Lo que sobró de camino a casa me puse de romántico a imaginar las vidas de los amantes. Algo me decía que en ese puente se gestaba la batalla contra los placeres profundamente reprimidos por una vida de timidez y fidelidad; él la había deseado desde que trabajaba en aquél laboratorio, pero se había tenido que conformar masturbándose por años porque ella era tristemente casada; hasta que no sé qué sucedió que se cumplió el sueño de ambos.
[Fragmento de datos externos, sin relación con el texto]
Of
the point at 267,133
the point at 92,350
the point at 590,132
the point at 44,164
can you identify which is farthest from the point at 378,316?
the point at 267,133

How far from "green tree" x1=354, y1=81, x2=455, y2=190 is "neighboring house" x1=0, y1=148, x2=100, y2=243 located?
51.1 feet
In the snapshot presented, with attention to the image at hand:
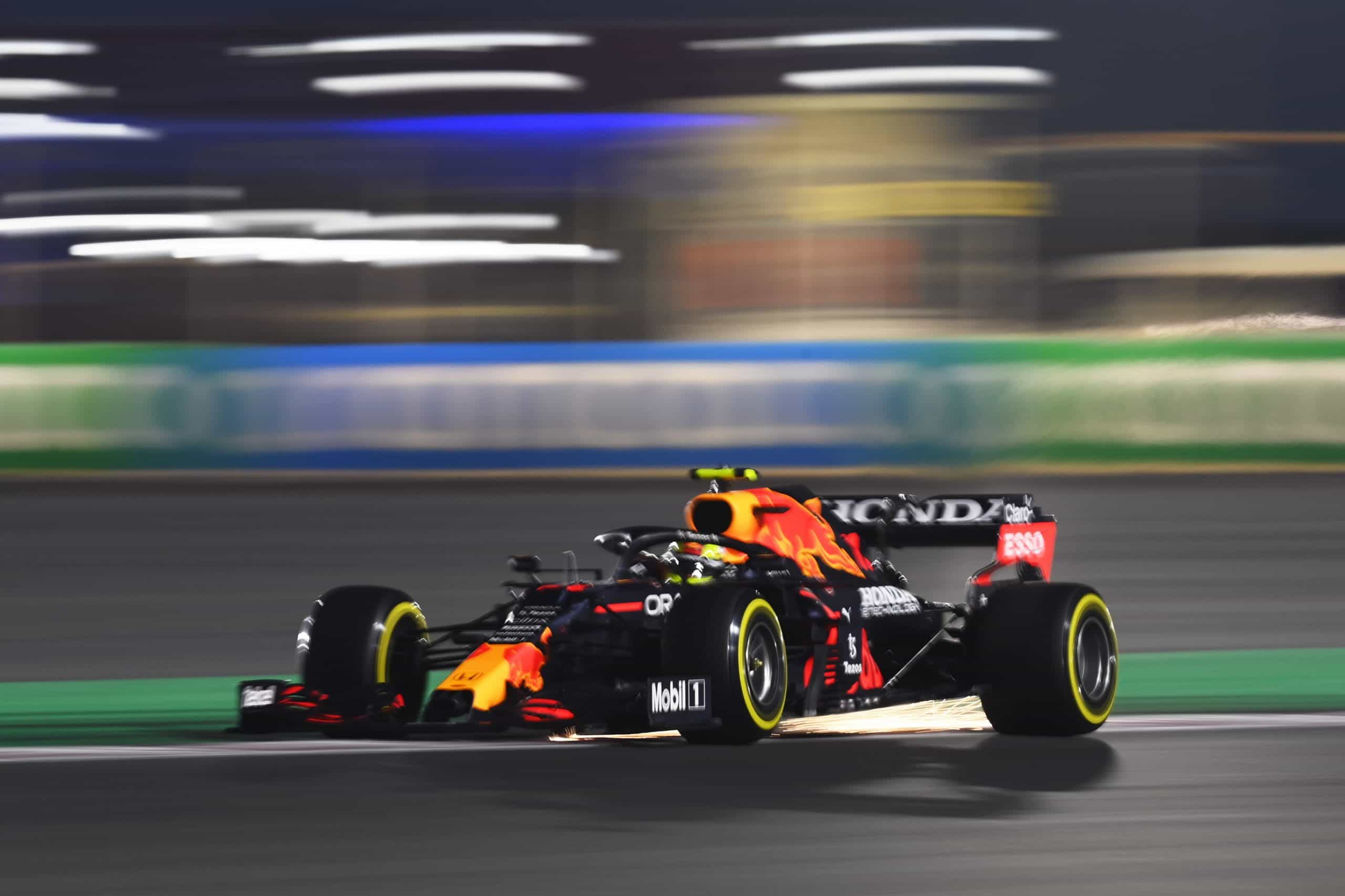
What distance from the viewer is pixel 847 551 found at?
26.9 feet

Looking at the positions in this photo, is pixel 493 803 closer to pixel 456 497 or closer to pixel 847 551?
pixel 847 551

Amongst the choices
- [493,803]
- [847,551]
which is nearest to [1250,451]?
[847,551]

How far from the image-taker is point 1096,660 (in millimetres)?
7977

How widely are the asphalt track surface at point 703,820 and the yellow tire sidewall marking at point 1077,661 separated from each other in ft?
0.59

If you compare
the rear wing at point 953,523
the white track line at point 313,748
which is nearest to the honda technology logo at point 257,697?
the white track line at point 313,748

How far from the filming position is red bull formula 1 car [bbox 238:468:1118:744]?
22.8 ft

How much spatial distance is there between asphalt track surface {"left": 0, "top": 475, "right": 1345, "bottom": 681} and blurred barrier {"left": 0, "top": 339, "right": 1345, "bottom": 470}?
1.18ft

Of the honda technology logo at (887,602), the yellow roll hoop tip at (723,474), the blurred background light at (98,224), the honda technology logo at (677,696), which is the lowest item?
the honda technology logo at (677,696)

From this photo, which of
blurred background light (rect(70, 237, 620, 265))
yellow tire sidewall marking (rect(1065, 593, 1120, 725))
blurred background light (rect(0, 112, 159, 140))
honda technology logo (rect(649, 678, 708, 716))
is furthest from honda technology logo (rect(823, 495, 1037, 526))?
blurred background light (rect(0, 112, 159, 140))

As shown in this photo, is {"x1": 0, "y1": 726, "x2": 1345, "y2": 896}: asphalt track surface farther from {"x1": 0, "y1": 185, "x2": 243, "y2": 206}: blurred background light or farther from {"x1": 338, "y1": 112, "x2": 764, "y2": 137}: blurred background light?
{"x1": 0, "y1": 185, "x2": 243, "y2": 206}: blurred background light

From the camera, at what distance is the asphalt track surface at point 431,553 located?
11812mm

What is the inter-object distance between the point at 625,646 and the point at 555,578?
6983mm

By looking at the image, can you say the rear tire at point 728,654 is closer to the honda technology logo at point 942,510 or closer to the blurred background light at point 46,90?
the honda technology logo at point 942,510

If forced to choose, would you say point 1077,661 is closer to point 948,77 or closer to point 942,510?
point 942,510
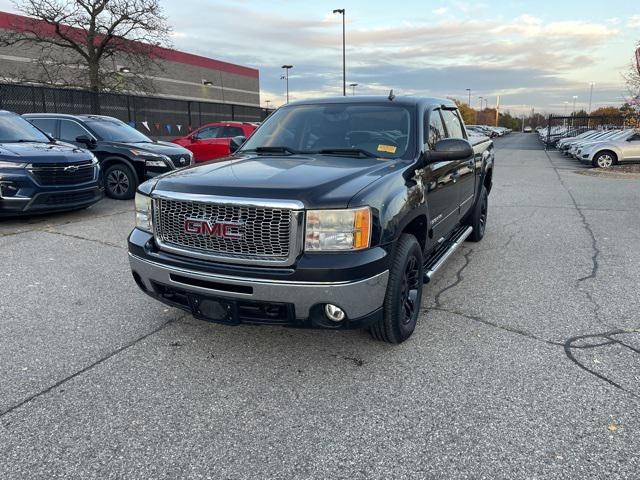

También jugué con la posibilidad de que eran unas de esas parejas que agotan rápido el placer de formas convencionales, o individualidades caprichosas que cuando el deseo es apremiante no conocen la postergación. Quién sabe.
Llegué a casa cansado, como si hubiera eyaculado mucho hace unos minutos. Prendí un cigarro como lo prenden en las películas, quise encender la televisión pero me quedé contemplando mi reflejo en la pantalla. No sé si alguien en el vecindario estuviera cogiendo, o era el eco del pasado lo que me iba arrullando.